NEW YORK, NY.- Artist and choreographer Ralph Lemon has co-organized a three-week program of dance performances by six internationally renowned choreographers for The Museum of Modern Art. Commissioned by MoMA, Some sweet day is being presented in the Museum’s Donald B. and Catherine C. Marron Atrium from October 15 to November 4, 2012. The series showcases three pairings of six internationally renowned choreographers—Steve Paxton and Jérôme Bel, Faustin Linyekula and Dean Moss, Deborah Hay and Sarah Michelson—each engaged in an aesthetic, generational, and historical dialogue about dance. In bringing together choreographers from different backgrounds and eras, Some sweet day demonstrates how the current state of dance can engage with a variety of subjects such as aesthetics, gender, race, and history. Concurrently—by putting a focus on choreography in an institution that traditionally showcases static objects—the series explores the potentials and possibilities of the museum space. The program is organized by guest curator and choreographer Ralph Lemon with Jenny Schlenzka, Associate Curator, MoMA PS1, and Jill A. Samuels, Producer, Department of Media and Performance Art, The Museum of Modern Art. It is presented as part of MoMA’s ongoing Performance Program, organized by Sabine Breitwieser, Chief Curator, Department of Media and Performance Art.

At the outset of the project, the six choreographers were faced with a set of curatorial questions, and were asked to reflect on the potential forms of dialogue their works could enter into within MoMA’s Marron Atrium, considering the Museum’s particular architecture, audience, and relationship to modernism.

Some sweet day begins with two of Steve Paxton's seminal postmodern works, Satisfyin Lover (1967) and State (1968), which question the established parameters of dance, while also addressing the artist’s fascination with the ideas of the pedestrian and the ordinary body. Some sweet day also marks the New York premiere of State.
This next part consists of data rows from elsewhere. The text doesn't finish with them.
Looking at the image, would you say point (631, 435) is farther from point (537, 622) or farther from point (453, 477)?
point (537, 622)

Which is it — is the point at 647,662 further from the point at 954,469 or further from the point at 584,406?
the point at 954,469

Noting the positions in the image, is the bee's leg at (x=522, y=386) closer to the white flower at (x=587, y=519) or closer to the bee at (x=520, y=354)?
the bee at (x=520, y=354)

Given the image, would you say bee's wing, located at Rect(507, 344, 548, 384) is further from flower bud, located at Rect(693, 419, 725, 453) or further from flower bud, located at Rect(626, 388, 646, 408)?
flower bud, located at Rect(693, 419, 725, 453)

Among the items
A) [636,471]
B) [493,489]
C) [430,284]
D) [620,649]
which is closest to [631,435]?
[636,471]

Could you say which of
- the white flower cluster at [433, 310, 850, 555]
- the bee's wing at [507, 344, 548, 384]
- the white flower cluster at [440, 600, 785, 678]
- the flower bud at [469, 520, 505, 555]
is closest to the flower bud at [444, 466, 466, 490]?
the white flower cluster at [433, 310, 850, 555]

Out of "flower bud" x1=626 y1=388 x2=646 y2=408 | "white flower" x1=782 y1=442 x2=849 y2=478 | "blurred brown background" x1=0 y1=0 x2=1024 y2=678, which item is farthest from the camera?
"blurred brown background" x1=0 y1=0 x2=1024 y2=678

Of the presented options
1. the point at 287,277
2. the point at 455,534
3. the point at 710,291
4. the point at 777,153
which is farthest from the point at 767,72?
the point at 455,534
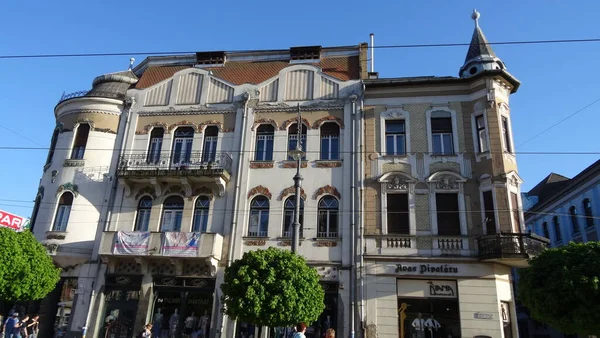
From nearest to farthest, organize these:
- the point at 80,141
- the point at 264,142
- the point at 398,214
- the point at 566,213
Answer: the point at 398,214
the point at 264,142
the point at 80,141
the point at 566,213

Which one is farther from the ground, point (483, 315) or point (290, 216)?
point (290, 216)

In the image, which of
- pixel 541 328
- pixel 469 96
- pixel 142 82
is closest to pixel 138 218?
pixel 142 82

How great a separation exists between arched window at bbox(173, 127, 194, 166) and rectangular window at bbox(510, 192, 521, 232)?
15011 mm

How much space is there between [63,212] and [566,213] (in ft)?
107

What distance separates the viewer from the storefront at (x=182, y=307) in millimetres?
18922

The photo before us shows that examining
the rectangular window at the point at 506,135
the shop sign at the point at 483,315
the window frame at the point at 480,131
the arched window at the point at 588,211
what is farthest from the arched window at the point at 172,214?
the arched window at the point at 588,211

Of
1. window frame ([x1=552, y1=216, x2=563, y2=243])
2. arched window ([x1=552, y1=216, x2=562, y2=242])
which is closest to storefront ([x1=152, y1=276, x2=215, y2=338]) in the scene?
window frame ([x1=552, y1=216, x2=563, y2=243])

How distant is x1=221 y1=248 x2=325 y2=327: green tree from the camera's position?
1338 cm

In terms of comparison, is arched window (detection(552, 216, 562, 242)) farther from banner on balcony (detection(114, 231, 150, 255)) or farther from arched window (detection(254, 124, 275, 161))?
banner on balcony (detection(114, 231, 150, 255))

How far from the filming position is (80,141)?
22797 millimetres

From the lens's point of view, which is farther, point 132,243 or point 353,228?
point 132,243

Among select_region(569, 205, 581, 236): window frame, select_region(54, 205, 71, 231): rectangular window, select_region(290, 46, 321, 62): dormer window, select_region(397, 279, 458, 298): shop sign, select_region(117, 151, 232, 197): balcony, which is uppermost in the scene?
select_region(290, 46, 321, 62): dormer window

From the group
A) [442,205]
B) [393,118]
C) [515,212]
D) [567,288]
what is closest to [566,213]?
[515,212]

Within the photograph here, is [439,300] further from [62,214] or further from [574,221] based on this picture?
[574,221]
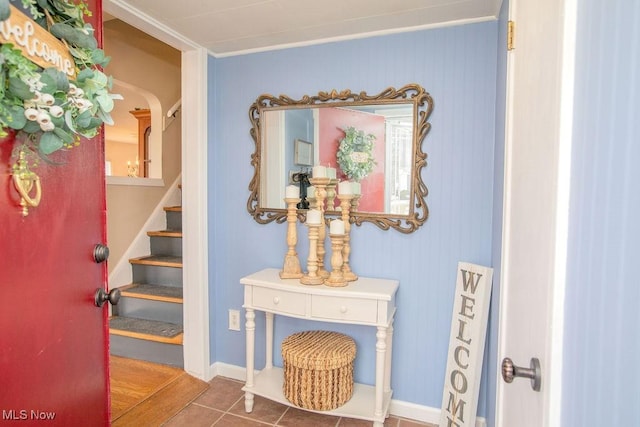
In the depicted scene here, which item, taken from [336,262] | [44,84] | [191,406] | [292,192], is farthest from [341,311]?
[44,84]

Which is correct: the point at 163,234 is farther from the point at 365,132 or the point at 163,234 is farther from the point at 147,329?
the point at 365,132

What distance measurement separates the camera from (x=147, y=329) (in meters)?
2.70

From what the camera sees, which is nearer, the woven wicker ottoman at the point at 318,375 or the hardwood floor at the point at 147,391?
the woven wicker ottoman at the point at 318,375

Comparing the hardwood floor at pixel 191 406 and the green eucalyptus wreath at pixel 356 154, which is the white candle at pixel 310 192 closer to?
the green eucalyptus wreath at pixel 356 154

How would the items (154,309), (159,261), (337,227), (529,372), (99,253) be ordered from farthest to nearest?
(159,261), (154,309), (337,227), (99,253), (529,372)

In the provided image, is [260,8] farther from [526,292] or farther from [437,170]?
[526,292]

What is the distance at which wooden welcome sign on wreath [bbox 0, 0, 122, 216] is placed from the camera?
0.79 metres

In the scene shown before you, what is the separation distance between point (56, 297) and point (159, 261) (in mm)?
2140

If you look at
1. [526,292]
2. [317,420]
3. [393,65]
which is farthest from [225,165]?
[526,292]

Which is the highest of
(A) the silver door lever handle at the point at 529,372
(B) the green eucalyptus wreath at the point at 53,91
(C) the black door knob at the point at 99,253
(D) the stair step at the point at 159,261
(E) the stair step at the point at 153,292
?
(B) the green eucalyptus wreath at the point at 53,91

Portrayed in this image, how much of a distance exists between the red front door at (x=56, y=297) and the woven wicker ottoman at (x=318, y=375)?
916 mm

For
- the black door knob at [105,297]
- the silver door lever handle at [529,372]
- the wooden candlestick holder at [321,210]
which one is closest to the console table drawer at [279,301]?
the wooden candlestick holder at [321,210]

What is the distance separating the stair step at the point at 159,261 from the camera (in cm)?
308

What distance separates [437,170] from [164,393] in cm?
215
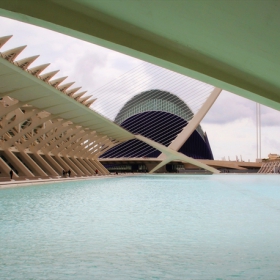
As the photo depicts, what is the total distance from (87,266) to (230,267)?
1.33 m

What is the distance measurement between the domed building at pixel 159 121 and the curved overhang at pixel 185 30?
48572 mm

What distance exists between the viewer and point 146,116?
57.8 m

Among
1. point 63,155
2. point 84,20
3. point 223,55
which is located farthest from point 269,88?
point 63,155

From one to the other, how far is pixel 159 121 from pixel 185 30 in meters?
53.0

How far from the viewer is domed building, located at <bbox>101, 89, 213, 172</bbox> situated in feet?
179

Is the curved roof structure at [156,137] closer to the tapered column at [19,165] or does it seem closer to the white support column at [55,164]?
the white support column at [55,164]

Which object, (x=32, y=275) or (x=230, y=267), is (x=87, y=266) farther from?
(x=230, y=267)

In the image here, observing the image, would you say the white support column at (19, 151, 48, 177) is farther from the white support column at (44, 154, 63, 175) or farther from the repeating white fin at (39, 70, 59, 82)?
the repeating white fin at (39, 70, 59, 82)

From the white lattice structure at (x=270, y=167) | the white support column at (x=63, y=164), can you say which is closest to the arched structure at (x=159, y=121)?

These works are presented together with French conceptual choreographer Jérôme Bel's The Show Must Go On (2001), which in many respects is a response to Paxton’s works, 35 years later and from a contemporary European point of view. The Show Must Go On also presents a cast of New York City dance luminaries paired with nonprofessionals.
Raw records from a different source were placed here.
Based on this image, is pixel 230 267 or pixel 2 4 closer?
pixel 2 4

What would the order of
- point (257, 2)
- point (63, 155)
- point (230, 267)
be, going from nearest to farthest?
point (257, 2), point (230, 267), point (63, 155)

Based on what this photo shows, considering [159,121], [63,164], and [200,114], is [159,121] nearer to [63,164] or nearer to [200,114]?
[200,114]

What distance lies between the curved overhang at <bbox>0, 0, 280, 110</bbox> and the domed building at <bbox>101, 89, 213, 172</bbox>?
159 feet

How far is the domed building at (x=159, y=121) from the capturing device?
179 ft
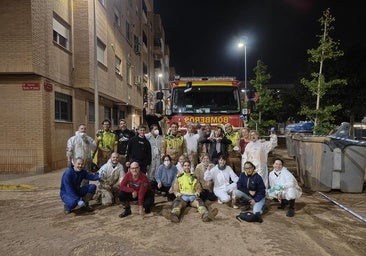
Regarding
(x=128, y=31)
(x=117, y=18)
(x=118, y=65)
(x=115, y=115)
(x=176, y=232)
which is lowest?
(x=176, y=232)

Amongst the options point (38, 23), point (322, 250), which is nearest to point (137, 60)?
point (38, 23)

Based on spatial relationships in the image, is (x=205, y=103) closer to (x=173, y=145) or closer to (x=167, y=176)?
(x=173, y=145)

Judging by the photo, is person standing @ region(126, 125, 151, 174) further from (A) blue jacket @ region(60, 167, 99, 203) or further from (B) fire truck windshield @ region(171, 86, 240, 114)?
(B) fire truck windshield @ region(171, 86, 240, 114)

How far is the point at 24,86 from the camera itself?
11.0 meters

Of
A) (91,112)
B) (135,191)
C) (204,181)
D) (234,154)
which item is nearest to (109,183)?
(135,191)

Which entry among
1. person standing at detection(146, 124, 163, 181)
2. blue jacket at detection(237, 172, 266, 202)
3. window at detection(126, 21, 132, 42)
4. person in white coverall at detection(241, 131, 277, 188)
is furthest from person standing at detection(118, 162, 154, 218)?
window at detection(126, 21, 132, 42)

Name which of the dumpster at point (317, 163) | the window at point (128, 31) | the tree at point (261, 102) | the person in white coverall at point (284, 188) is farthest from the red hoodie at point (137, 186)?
the window at point (128, 31)

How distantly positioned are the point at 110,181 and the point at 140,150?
1009mm

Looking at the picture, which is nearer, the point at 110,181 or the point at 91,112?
the point at 110,181

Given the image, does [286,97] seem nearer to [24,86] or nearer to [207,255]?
[24,86]

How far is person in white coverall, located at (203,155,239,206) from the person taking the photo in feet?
22.8

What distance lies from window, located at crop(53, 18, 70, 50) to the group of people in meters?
7.04

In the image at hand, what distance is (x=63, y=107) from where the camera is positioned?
44.2 ft

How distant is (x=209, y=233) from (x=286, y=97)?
1563 inches
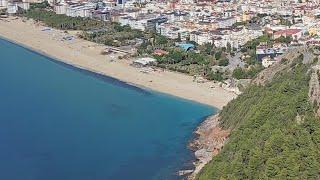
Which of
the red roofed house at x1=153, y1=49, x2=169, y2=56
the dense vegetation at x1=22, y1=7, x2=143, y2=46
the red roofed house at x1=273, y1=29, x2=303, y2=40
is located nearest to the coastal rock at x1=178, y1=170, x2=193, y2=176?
the red roofed house at x1=153, y1=49, x2=169, y2=56

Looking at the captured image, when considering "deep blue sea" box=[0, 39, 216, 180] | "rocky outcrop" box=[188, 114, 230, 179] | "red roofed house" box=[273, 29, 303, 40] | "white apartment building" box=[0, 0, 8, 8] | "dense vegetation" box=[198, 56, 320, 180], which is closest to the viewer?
"dense vegetation" box=[198, 56, 320, 180]

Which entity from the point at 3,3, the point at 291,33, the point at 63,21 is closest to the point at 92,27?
the point at 63,21

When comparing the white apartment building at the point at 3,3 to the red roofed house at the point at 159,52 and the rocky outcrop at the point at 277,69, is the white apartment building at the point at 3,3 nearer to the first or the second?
the red roofed house at the point at 159,52

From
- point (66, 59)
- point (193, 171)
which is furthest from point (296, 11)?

The following two weeks feature newly commissioned works created specifically for the Marron Atrium, and begin on October 24 with a work called What is Black Music Anyway.../SelfPortraits, by Congolese dancer and choreographer Faustin Linyekula joined by Congolese composer/guitarist Flamme Kapaya and South African singer Hlengiwe Lushaba. Linyekula shares the week with the American experimentalist Dean Moss who will collaborate with visual artist Laylah Ali. The two join forces in the work, Voluntaries, which reexamines the legacy of John Brown, a white abolitionist who attempted an armed slave revolt in 1859, resulting in his capture and execution. Additionally, the week includes a two-day interstitial performance, I Want My Spot Back, by the American artist Kevin Beasley, an aural work that uses DJ mixing equipment and the sound of predominately black hip hop music to emphasize the body’s relationship to dynamic social conditions.

The final week features the pairing of Judson Dance Theater founding member Deborah Hay with Sarah Michelson. Hay will contribute a dance for 27 performers titled Blues. The work is inspired by a vision of making a dance for 11 African American dancers performing in the second floor atrium, while a group of 12 white American dancers are present in the Museum’s main lobby on the ground floor. The artist sees the choreography “as a way to ground the space in life.” Michelson will exhibit Devotion Study #3; her celebrated work Devotion Study #1 was featured in the 2012 Whitney Biennial. The two iconic and rigorous dance artists are in a generational conversation on movement, space, and time.

On every Saturday of the series artists and curators will be present for responses. Each discussion will be led by a different respondent, among them Daphne A. Brooks (Princeton University), Douglas Crimp (University of Rochester), and Brent Hayes Edwards (Columbia University).